◆ **SUPPLIED PASSAGE**:
## BEGIN

And his post yesterday is a brilliant corker (he had many of those).
It is actually a comparison of two separate events with a great deal of similarity...and since no one is arguing here, Mr. Godwin need not apply. I'll reprint it in whole, with some emphasis added:
Scenes From the Bunker
Mr Powell's bleak assessment, less than three weeks before Iraqis are due to elect a parliament, reflects what advisers close to the administration and former officials describe as an understanding in the State Department and Pentagon of the depth of the crisis. But, they say, this is not a view accepted by President George W. Bush . . .According to Chas Freeman, former US ambassador to Saudi Arabia and head of the independent Middle East Policy Council, Mr Bush recently asked Mr Powell for his view on the progress of the war. “We're losing,” Mr Powell was quoted as saying. Mr Freeman said Mr Bush then asked the secretary of state to leave.

## END

◆ **WRITTEN INSTRUCTION 1**:
In the passage about Powell and Bush, what did Mr Powell reportedly say when Mr Bush asked for his view on the progress of the war?
◆ **WRITTEN INSTRUCTION 2**:
Name every person mentioned by name in the passage about Powell and Bush.
◆ **WRITTEN INSTRUCTION 3**:
Carry on the passage about Powell and Bush from its final sentence.
The data that comes next is taken from a separate source and has nothing to do with the passage about Powell and Bush.

◆ **GIVEN DATA**:
## BEGIN

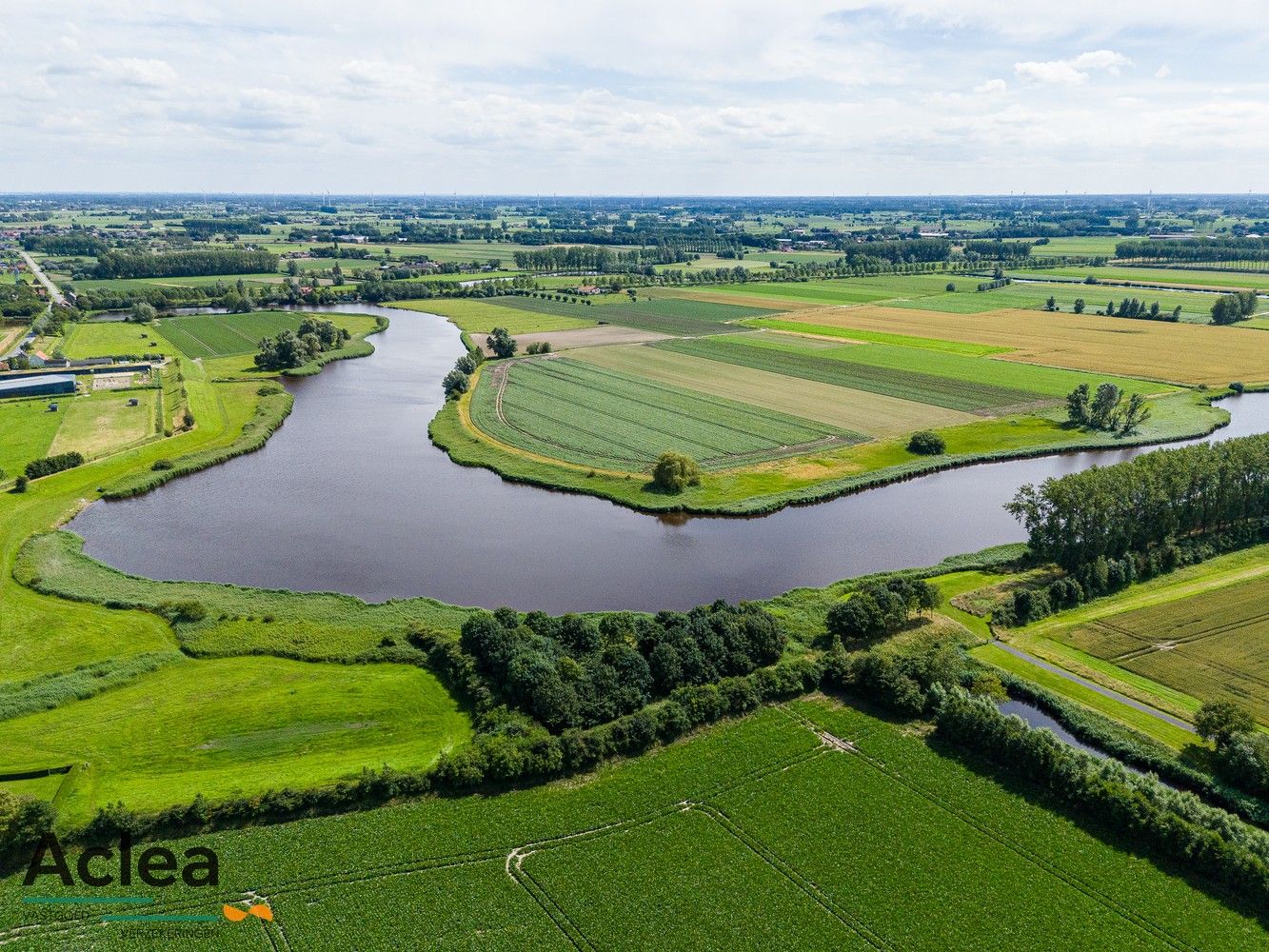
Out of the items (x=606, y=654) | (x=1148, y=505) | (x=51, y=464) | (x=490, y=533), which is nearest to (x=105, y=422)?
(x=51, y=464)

## END
## BEGIN

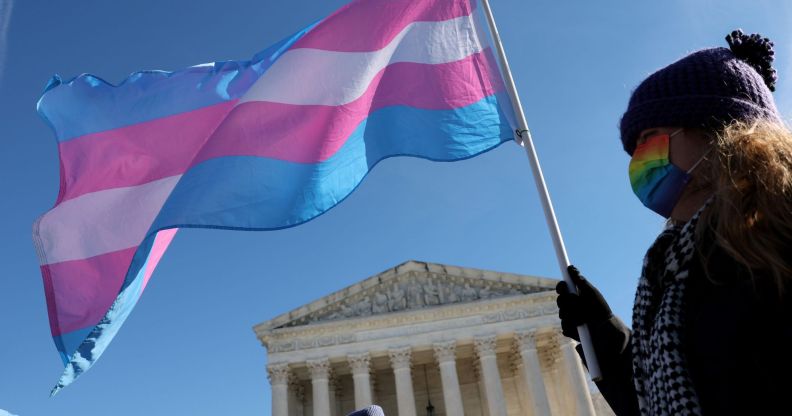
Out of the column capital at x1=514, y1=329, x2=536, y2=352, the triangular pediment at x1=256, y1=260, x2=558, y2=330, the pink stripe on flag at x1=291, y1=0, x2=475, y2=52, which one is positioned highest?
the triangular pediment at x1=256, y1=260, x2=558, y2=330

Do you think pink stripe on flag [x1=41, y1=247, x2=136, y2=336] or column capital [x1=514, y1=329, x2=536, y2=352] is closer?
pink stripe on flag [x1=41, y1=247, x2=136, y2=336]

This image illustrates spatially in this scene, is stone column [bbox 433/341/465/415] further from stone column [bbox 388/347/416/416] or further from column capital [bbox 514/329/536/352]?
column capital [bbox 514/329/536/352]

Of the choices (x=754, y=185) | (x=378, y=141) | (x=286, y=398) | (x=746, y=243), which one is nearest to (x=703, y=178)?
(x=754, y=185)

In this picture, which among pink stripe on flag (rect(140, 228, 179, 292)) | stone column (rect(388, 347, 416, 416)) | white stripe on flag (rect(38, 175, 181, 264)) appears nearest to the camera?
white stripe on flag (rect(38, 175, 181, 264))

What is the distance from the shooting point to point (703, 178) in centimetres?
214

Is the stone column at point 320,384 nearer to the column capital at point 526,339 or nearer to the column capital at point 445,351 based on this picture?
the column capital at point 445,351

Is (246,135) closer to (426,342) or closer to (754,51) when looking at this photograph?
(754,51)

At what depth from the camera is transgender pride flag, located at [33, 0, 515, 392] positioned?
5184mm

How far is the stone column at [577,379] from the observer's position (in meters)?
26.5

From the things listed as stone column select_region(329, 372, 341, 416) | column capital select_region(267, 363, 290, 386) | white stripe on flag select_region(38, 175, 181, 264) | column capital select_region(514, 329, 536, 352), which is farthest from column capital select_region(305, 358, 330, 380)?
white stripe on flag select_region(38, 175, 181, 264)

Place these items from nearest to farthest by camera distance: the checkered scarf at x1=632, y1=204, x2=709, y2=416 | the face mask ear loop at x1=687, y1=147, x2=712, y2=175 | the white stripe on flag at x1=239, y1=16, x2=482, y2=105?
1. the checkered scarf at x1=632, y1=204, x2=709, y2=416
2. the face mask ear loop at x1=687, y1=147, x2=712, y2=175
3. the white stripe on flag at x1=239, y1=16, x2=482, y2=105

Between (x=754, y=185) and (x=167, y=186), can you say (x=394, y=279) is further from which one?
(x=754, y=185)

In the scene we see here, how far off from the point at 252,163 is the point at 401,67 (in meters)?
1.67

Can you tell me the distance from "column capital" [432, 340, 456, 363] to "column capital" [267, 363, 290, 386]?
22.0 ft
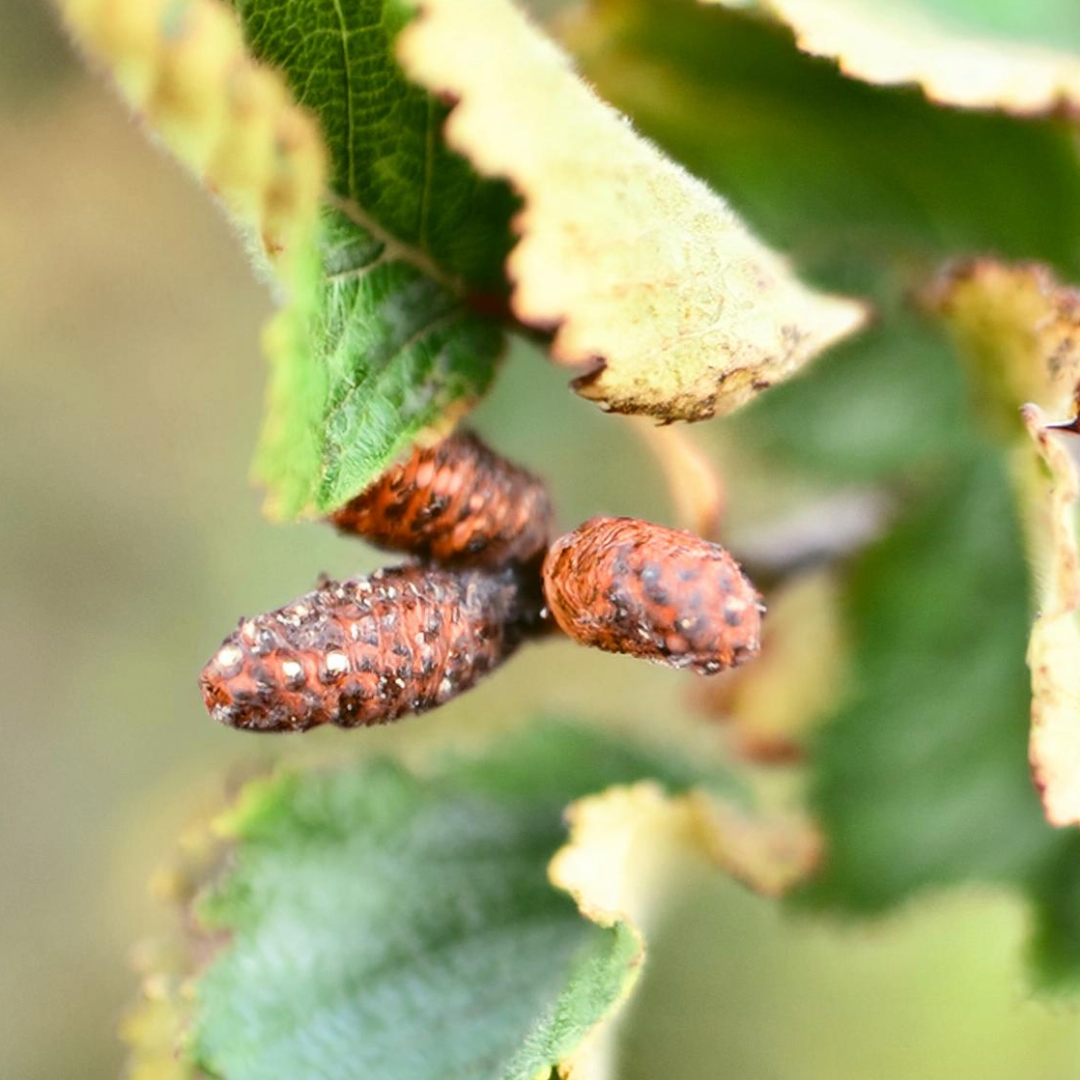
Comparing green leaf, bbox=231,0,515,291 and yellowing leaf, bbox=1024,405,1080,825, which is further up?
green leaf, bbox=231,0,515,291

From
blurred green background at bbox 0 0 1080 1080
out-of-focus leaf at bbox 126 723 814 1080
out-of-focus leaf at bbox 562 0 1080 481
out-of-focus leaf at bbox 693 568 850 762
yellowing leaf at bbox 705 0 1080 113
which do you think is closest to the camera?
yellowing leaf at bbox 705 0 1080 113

## END
## BEGIN

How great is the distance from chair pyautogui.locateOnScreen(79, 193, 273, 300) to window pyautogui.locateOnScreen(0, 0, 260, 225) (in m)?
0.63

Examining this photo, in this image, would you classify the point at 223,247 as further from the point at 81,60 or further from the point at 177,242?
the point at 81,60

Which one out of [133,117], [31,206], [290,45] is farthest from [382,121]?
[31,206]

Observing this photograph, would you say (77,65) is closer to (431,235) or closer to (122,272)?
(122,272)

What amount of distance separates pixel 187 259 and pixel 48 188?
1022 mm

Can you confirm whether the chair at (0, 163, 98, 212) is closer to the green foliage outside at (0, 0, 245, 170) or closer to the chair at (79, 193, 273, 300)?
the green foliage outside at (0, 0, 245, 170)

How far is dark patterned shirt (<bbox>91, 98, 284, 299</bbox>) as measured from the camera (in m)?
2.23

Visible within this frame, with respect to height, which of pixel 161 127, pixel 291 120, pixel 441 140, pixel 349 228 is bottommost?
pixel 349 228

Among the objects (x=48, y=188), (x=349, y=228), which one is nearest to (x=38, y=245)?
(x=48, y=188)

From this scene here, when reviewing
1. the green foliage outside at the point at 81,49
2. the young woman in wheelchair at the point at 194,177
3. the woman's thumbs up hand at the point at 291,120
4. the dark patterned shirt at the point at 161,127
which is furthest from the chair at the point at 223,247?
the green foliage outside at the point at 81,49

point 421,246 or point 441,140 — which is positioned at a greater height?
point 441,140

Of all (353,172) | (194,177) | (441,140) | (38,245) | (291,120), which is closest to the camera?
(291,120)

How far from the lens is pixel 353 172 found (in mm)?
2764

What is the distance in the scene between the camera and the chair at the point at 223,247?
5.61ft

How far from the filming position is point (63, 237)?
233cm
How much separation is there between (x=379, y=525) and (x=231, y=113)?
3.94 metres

## END

◆ **FINAL RESULT 1**:
"We're losing."

◆ **FINAL RESULT 2**:
Mr. Godwin, Mr Powell, George W. Bush, Chas Freeman

◆ **FINAL RESULT 3**:
Financial Times
Powell gives bleak assessment of Iraq security problems
January 12, 2005
Albert Speer, in charge of armament production, drew up a memorandum to Hitler on January 20 — the twelfth anniversary of Hitler's coming to power — pointing out the significance of the loss of Silesia. 'The war is lost,' his report began, and he went on in his cool and objective manner to explain why . . .The Fuehrer, Guderian later related, glanced at Speer's report, read the first sentence and then ordered it filed away in his safe. He refused to see Speer alone, saying to Guderian: “He always has something unpleasant to say to me. I can't bear that."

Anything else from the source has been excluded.